- _Required task_: Transcribe all the records exactly and omit any images they hold.

- _Dataset_:
————————

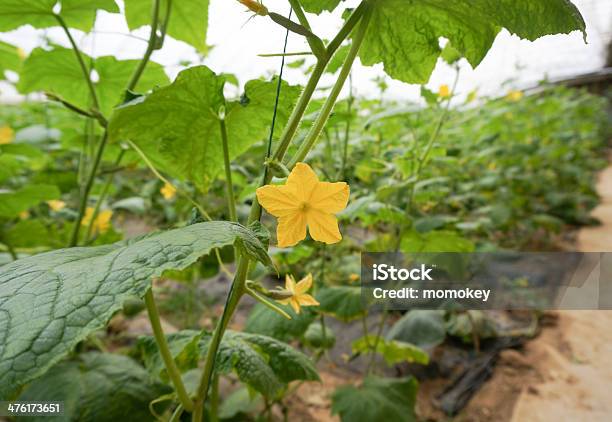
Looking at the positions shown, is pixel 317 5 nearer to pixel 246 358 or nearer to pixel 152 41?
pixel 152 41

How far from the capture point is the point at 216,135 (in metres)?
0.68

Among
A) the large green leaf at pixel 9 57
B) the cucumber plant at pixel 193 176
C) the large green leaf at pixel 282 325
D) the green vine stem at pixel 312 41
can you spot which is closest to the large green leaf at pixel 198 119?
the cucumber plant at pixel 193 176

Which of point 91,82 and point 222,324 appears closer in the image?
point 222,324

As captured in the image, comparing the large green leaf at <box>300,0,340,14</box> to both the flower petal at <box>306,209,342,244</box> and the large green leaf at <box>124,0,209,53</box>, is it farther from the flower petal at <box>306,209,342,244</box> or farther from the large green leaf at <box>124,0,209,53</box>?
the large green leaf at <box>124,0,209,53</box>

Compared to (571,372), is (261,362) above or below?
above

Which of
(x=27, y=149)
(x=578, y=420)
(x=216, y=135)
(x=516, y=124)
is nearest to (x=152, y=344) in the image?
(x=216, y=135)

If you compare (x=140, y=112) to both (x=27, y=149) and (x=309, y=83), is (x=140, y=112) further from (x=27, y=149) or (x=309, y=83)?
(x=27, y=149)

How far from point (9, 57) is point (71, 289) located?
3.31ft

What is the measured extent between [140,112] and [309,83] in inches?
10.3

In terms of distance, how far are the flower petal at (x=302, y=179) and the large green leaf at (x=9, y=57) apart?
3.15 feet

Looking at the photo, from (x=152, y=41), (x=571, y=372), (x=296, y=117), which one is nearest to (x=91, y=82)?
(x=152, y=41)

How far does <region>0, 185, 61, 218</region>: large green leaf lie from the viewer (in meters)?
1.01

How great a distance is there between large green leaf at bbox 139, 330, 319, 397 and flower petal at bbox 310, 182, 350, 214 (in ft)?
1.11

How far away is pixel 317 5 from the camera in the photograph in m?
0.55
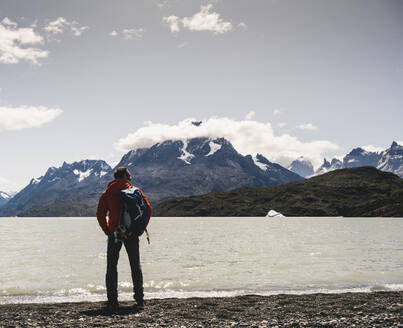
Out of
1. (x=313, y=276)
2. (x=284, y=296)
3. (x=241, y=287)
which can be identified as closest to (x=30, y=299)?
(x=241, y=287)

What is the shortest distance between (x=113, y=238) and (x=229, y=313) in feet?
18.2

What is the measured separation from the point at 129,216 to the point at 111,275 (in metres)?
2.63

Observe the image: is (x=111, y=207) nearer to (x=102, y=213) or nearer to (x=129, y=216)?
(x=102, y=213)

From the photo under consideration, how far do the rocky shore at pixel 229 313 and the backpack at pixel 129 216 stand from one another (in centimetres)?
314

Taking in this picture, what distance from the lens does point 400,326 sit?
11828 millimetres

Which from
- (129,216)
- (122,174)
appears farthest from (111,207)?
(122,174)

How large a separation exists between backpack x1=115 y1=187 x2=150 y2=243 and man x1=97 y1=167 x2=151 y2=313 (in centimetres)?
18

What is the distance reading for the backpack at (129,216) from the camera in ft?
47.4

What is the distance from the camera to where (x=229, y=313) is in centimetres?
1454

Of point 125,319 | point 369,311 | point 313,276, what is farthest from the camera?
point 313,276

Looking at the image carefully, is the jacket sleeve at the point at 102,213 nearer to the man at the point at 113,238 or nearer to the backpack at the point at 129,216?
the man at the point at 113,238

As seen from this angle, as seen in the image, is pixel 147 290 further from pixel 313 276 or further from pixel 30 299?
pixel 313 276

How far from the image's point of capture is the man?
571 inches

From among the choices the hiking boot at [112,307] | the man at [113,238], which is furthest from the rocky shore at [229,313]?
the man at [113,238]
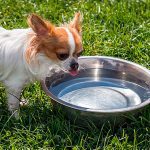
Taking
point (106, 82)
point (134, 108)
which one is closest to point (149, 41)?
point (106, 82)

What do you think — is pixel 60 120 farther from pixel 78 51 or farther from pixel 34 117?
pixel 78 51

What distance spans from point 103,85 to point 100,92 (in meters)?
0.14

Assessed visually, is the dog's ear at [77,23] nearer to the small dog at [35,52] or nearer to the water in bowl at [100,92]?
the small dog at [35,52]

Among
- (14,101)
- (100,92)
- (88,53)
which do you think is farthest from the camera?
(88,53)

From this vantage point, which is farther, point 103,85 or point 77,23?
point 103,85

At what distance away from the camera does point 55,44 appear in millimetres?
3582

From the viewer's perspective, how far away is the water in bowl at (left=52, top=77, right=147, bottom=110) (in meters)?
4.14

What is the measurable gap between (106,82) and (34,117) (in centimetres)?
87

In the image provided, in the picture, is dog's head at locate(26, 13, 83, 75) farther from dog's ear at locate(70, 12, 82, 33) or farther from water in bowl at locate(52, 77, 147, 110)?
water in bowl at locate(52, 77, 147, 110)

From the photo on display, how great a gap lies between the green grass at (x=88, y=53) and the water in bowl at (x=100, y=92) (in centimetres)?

————————

- _Solution to this exercise_:
Looking at the positions shown, is pixel 317 5 nearer to pixel 246 358 or nearer to pixel 152 41?
pixel 152 41

How far from the capture point is the point at 216,135 (in metres)?
0.68

Among
A) the large green leaf at pixel 9 57
B) the cucumber plant at pixel 193 176
C) the large green leaf at pixel 282 325
D) the green vine stem at pixel 312 41
can you spot which is closest to the large green leaf at pixel 198 119?
the cucumber plant at pixel 193 176

Which of point 91,82 and point 222,324 appears closer in the image?
point 222,324

As captured in the image, comparing the large green leaf at <box>300,0,340,14</box> to both the flower petal at <box>306,209,342,244</box> and the large green leaf at <box>124,0,209,53</box>, is it farther from the flower petal at <box>306,209,342,244</box> or farther from the large green leaf at <box>124,0,209,53</box>?
the large green leaf at <box>124,0,209,53</box>

Compared to (571,372), is (261,362) above or below?
above

Which of
(x=27, y=149)
(x=578, y=420)
(x=216, y=135)
(x=516, y=124)
is nearest to (x=152, y=344) in the image?
(x=216, y=135)

If you compare (x=140, y=112) to both (x=27, y=149) and (x=309, y=83), is (x=140, y=112) further from (x=27, y=149) or (x=309, y=83)?
(x=27, y=149)

How far from point (9, 57) is point (71, 289) located?
3.31ft

What is the measured extent between [140,112] and [309,83] in inches?
10.3

In terms of distance, how far are the flower petal at (x=302, y=179) and the large green leaf at (x=9, y=57) apart?
3.15 feet

Looking at the photo, from (x=152, y=41), (x=571, y=372), (x=296, y=117), which one is nearest to (x=91, y=82)?
(x=152, y=41)

How far does <region>0, 185, 61, 218</region>: large green leaf lie from the viewer (in meters)?
1.01

How great a distance is there between large green leaf at bbox 139, 330, 319, 397 and flower petal at bbox 310, 182, 350, 214 (in ft)?
1.11

How far away is pixel 317 5 from the camera in the photograph in m?
0.55
Out of
1. (x=313, y=276)
2. (x=284, y=296)
3. (x=241, y=287)
which can be identified as closest to (x=30, y=299)?
(x=241, y=287)

What is the shortest distance between (x=113, y=238) and (x=229, y=313) in feet?
18.2

What is the measured separation from the point at 129,216 to the point at 111,275 (in metres)?
2.63

Observe the image: is (x=111, y=207) nearer to (x=102, y=213) or nearer to (x=129, y=216)?
(x=102, y=213)

From the photo under consideration, how far do the rocky shore at pixel 229 313 and the backpack at pixel 129 216 stand from one another (in centimetres)?
314

Taking in this picture, what distance from the lens does point 400,326 sit?
11828 millimetres

Which from
- (129,216)
- (122,174)
appears farthest from (111,207)?
(122,174)

How large a separation exists between backpack x1=115 y1=187 x2=150 y2=243 and man x1=97 y1=167 x2=151 y2=313 (in centimetres)?
18

What is the distance reading for the backpack at (129,216) from the camera in ft?
47.4

What is the distance from the camera to where (x=229, y=313) is in centimetres?
1454

Of point 125,319 | point 369,311 | point 313,276, what is farthest from the camera?
point 313,276

Looking at the image carefully, is the jacket sleeve at the point at 102,213 nearer to the man at the point at 113,238 or nearer to the backpack at the point at 129,216?
the man at the point at 113,238

As seen from this angle, as seen in the image, is pixel 147 290 further from pixel 313 276 or further from pixel 30 299?
pixel 313 276

How far from the image's point of capture is the man?
571 inches

From among the choices the hiking boot at [112,307] | the man at [113,238], which is furthest from the rocky shore at [229,313]?
the man at [113,238]
Taking
point (106, 82)
point (134, 108)
which one is closest to point (149, 41)?
point (106, 82)

What do you think — is pixel 60 120 farther from pixel 78 51 or farther from pixel 34 117?
pixel 78 51

What distance spans from point 103,85 to point 100,92 (in meters)?
0.14

Assessed visually, is the dog's ear at [77,23] nearer to the small dog at [35,52] or nearer to the water in bowl at [100,92]?
the small dog at [35,52]

Among
- (14,101)
- (100,92)
- (88,53)
which do you think is farthest from the camera?
(88,53)

From this vantage point, which is farther, point 103,85 or point 77,23?
point 103,85

At what distance away from the camera does point 55,44 appear in millimetres?
3582

From the viewer's perspective, how far away is the water in bowl at (left=52, top=77, right=147, bottom=110) (in meters)?
4.14

What is the measurable gap between (106,82) and (34,117) (in centimetres)?
87

In the image provided, in the picture, is dog's head at locate(26, 13, 83, 75) farther from dog's ear at locate(70, 12, 82, 33) or farther from water in bowl at locate(52, 77, 147, 110)?
water in bowl at locate(52, 77, 147, 110)

From the photo on display, how great a gap lies between the green grass at (x=88, y=53) and the water in bowl at (x=100, y=92) (in centimetres)?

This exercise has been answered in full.